Стойко выдерживаю ее ледяной взгляд, врача не слушаю, смотрю на Лапочку. Она бледная, губки кусает. Глаз с меня не сводит. И шепчет что-то, не решаясь прервать врача. Я понимаю, что она шепчет. «Спасибо».
— Да не спасал я тебя, Лисенок, — не выдерживаю я, отвечаю на невысказанное обожание, с досадой и напором, — случайно получилось! Ты полезла и подставилась! Не надо меня благодарить!
Врач тут же замолкает, смотрит на бледного Лисенка. Маман тоже, приподняв бровь.
— Надо!
Ого! Голос прорезался у нас! И такой непохожий на тот сладкий шепот, с которым она меня трогала буквально десять минут назад, что даже не по себе как-то становится.
Звонкий голос, отчаянье в нем сквозит.
— Надо! Если бы не ты… Вы! Если бы не вы…
Она неожиданно закрывает лицо руками, и я залипаю на подрагивающие пальчики. Тонкие и бледные. Руки художника…
— Не я. — Это мой голос да? Такой ровный, равнодушный даже. Ну надо же. Реально вырос, Игорех… — Сама виновата. Подставилась и орала. Говорили тебе, стой и не отсвечивай.

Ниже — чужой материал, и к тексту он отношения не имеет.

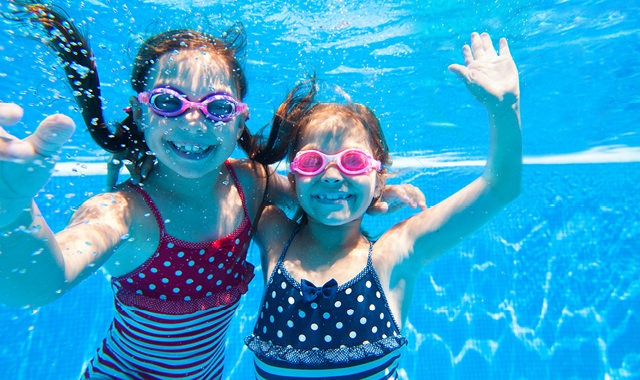 children having underwater fun in pool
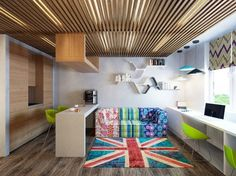 Apartments Colorful Living Room Design With Wood Laminate Flooring With Green Plastic Chairs The English Flag Rug With A Long White Table With Wooden Walls With Wooden Ceiling With Artistic Bookshelf Cheerful Apartments Decorating Ideas with Splashes of Color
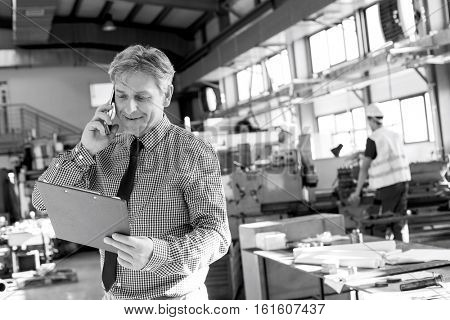 Mature male supervisor looking at clipboard while talking on mobile phone in industry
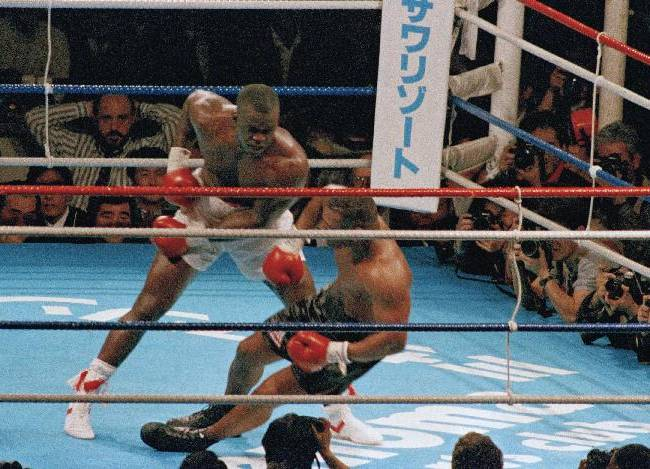 In this Feb. 11, 1990, file photo, James Douglas follows with a left, dropping Mike Tyson to the canvas in the 10th round of scheduled 12-round heavyweight champion bout at the Tokyo Dome in Tokyo. Tyson, the youngest heavyweight champion in boxing history, comes into the bout 37-0 with 33 knockouts, while the unknown Douglas is 29-4-1 with 19 KOs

— Но… Я же… — она отводит руки от лица, глаза на мокром месте, огромные такие, жалкие.
Но я не собираюсь жалеть. Надо донести, что из-за нее пулю словил. Чтоб ушла уже отсюда и не провоцировала своими тонкими пальцами и мокрыми губами.
— Полезла сама, пришлось отталкивать. Не хотел я тебя спасать. Не собирался. Я же не дурак. Все. Вали отсюда.
В гробовом молчании слышу ее сдавленное рыдание, а затем лисичка, взмахнув рыжим хвостиком, стремительно выбегает из палаты. И, надеюсь, из моей жизни. И очень сильно надеюсь, что навсегда.
По крайней мере, я очень для этого постарался сейчас.
Еще одно почетное звание бесчувственной скотины я вполне переживу. А вот второй ее визит в свою палату, возможно, и нет.
Маман в ярости разворачивается ко мне, проводив предварительно хрупкую фигурку взглядом.
— Это что еще такое?
Голоса она не повышает, но мне этого никогда и не требовалось. Льда там столько, что еще чуть-чуть — и не пробьюсь. Ко дну пойду. Хлопает дверь — врач, умный мужик, сваливает так, что только полы белого халата взметаются.